Lipid‐Labeling Facilitates a Novel Magnetic Isolation Procedure to Characterize Pathogen‐Containing Phagosomes

• Published in: Traffic (Copenhagen, Denmark) Vol. 14; no. 3; pp. 321 - 336
• Main Authors: Steinhäuser, Christine, Heigl, Ulrike, Tchikov, Vladimir, Schwarz, Jeanette, Gutsmann, Thomas, Seeger, Katrin, Brandenburg, Julius, Fritsch, Jürgen, Schroeder, Josef, Wiesmüller, Karl‐Heinz, Rosenkrands, Ida, Walther, Paul, Pott, Johanna, Krause, Eberhard, Ehlers, Stefan, Schneider‐Brachert, Wulf, Schütze, Stefan, Reiling, Norbert
• Format: Journal Article
• Language: English
• Published: Former Munksgaard John Wiley & Sons A/S 01.03.2013; Wiley Subscription Services, Inc
• Subjects: Gram‐positive bacteria; Humans; infection; Lipids - chemistry; Listeria monocytogenes - isolation & purification; macrophages; Macrophages - microbiology; Macrophages - ultrastructure; magnetic isolation; Magnets - chemistry; Microscopy, Electron, Scanning Transmission; Microscopy, Fluorescence; mycobacteria; Mycobacterium - isolation & purification; phagosomes; Phagosomes - microbiology; Phagosomes - ultrastructure; primary cells; Staining and Labeling - methods; tuberculosis
• ISSN: 1398-9219; 1600-0854; 1600-0854
• DOI: 10.1111/tra.12031

Here we describe a novel approach for the isolation and biochemical characterization of pathogen‐containing compartments from primary cells: We developed a lipid‐based procedure to magnetically label the surface of bacteria and visualized the label by scanning and transmission electron microscopy (SEM, TEM).

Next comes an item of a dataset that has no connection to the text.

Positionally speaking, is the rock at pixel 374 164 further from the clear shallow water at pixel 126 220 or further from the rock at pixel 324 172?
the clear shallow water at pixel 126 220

We performed infection experiments with magnetically labeled Mycobacterium avium, M. tuberculosis and Listeria monocytogenes and isolated magnetic bacteria‐containing phagosomes using a strong magnetic field in a novel free‐flow system. Magnetic labeling of M. tuberculosis did not affect the virulence characteristics of the bacteria during infection experiments addressing host cell activation, phagosome maturation delay and replication in macrophages in vitro. Biochemical analyses of the magnetic phagosome‐containing fractions provided evidence of an enhanced presence of bacterial antigens and a differential distribution of proteins involved in the endocytic pathway over time as well as cytokine‐dependent changes in the phagosomal protein composition. The newly developed method represents a useful approach to characterize and compare pathogen‐containing compartments, in order to identify microbial and host cell targets for novel anti‐infective strategies.